[MATERIAL PROVIDED Boundary: Start]
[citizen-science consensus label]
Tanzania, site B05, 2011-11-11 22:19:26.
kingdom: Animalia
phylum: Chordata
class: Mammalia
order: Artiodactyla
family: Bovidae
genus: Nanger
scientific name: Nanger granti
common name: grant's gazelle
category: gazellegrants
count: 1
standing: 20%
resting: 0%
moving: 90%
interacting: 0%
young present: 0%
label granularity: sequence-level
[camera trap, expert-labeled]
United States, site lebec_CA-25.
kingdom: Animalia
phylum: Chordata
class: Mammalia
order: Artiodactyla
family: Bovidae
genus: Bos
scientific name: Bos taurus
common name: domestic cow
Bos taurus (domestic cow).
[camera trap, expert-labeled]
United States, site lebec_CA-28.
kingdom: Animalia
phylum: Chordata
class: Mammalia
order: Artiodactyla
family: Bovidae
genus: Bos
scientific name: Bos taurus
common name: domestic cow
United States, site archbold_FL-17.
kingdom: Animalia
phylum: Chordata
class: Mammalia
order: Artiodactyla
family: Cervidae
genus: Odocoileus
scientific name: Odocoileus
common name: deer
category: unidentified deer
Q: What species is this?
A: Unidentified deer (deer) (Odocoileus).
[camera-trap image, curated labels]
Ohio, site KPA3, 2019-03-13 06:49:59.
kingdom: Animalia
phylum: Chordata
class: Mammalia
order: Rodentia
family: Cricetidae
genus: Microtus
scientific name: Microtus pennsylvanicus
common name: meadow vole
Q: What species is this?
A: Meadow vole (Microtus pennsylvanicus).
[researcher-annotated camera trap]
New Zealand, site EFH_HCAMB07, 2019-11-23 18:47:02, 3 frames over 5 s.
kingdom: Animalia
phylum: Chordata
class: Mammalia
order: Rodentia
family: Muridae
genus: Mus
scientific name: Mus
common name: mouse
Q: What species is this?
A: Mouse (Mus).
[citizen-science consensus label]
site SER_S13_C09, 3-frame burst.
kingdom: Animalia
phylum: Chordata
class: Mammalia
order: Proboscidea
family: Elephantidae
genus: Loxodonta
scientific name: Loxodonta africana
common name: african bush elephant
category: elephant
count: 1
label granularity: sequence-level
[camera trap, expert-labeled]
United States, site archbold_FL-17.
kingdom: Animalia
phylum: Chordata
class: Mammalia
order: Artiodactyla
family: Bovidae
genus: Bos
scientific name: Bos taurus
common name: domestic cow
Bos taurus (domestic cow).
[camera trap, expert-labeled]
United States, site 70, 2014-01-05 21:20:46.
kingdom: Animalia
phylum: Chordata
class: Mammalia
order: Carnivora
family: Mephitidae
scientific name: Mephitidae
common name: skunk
[MATERIAL PROVIDED Boundary: End]
> **WHAT NEEDS TO BE DONE**:
Repeat the entries word for word. Skip none of them.

> **WRITTEN SOLUTION**:
[citizen-science consensus label]
Tanzania, site B05, 2011-11-11 22:19:26.
kingdom: Animalia
phylum: Chordata
class: Mammalia
order: Artiodactyla
family: Bovidae
genus: Nanger
scientific name: Nanger granti
common name: grant's gazelle
category: gazellegrants
count: 1
standing: 20%
resting: 0%
moving: 90%
interacting: 0%
young present: 0%
label granularity: sequence-level
[camera trap, expert-labeled]
United States, site lebec_CA-25.
kingdom: Animalia
phylum: Chordata
class: Mammalia
order: Artiodactyla
family: Bovidae
genus: Bos
scientific name: Bos taurus
common name: domestic cow
Bos taurus (domestic cow).
[camera trap, expert-labeled]
United States, site lebec_CA-28.
kingdom: Animalia
phylum: Chordata
class: Mammalia
order: Artiodactyla
family: Bovidae
genus: Bos
scientific name: Bos taurus
common name: domestic cow
United States, site archbold_FL-17.
kingdom: Animalia
phylum: Chordata
class: Mammalia
order: Artiodactyla
family: Cervidae
genus: Odocoileus
scientific name: Odocoileus
common name: deer
category: unidentified deer
Q: What species is this?
A: Unidentified deer (deer) (Odocoileus).
[camera-trap image, curated labels]
Ohio, site KPA3, 2019-03-13 06:49:59.
kingdom: Animalia
phylum: Chordata
class: Mammalia
order: Rodentia
family: Cricetidae
genus: Microtus
scientific name: Microtus pennsylvanicus
common name: meadow vole
Q: What species is this?
A: Meadow vole (Microtus pennsylvanicus).
[researcher-annotated camera trap]
New Zealand, site EFH_HCAMB07, 2019-11-23 18:47:02, 3 frames over 5 s.
kingdom: Animalia
phylum: Chordata
class: Mammalia
order: Rodentia
family: Muridae
genus: Mus
scientific name: Mus
common name: mouse
Q: What species is this?
A: Mouse (Mus).
[citizen-science consensus label]
site SER_S13_C09, 3-frame burst.
kingdom: Animalia
phylum: Chordata
class: Mammalia
order: Proboscidea
family: Elephantidae
genus: Loxodonta
scientific name: Loxodonta africana
common name: african bush elephant
category: elephant
count: 1
label granularity: sequence-level
[camera trap, expert-labeled]
United States, site archbold_FL-17.
kingdom: Animalia
phylum: Chordata
class: Mammalia
order: Artiodactyla
family: Bovidae
genus: Bos
scientific name: Bos taurus
common name: domestic cow
Bos taurus (domestic cow).
[camera trap, expert-labeled]
United States, site 70, 2014-01-05 21:20:46.
kingdom: Animalia
phylum: Chordata
class: Mammalia
order: Carnivora
family: Mephitidae
scientific name: Mephitidae
common name: skunk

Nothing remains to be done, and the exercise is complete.